Here is some sample data on my problem:
mydf <- data.frame(A = rnorm(20, 1, 5),
B = rnorm(20, 2, 5),
C = rnorm(20, 3, 5),
D = rnorm(20, 4, 5),
E = rnorm(20, 5, 5))
Now I'd like to run a one-sample t-test on each column of the data.frame, to prove if it differs significantly from zero, like t.test(mydf$A)
, and then store the mean of each column, the t-value and the p-value in a new data.frame.

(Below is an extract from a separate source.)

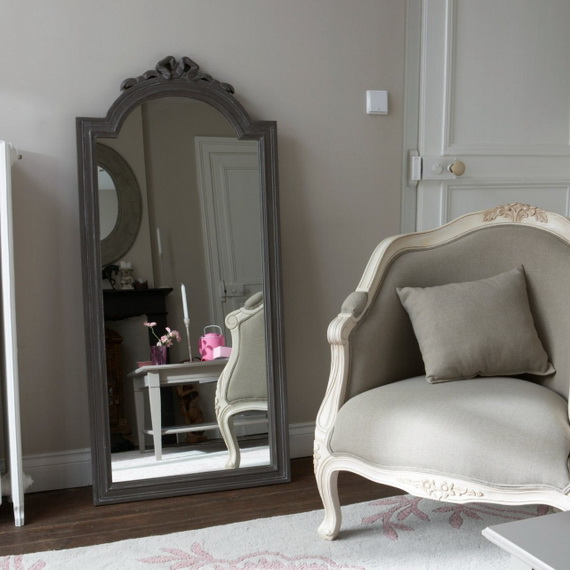 deco chambre interieur miroirs magnifiques pour votre chambre coucher. Black Bedroom Furniture Sets. Home Design Ideas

So the result should look something like this:
A B C D E
mean x x x x x
t x x x x x
p x x x x x
I could definitely think of some tedious ways to do this, like looping through mydf
, calculating the parameters, and then looping through the new data.frame and insert the values.
But with packages like plyr
at hand, shouldn't there be a more concise and elegant way to do this?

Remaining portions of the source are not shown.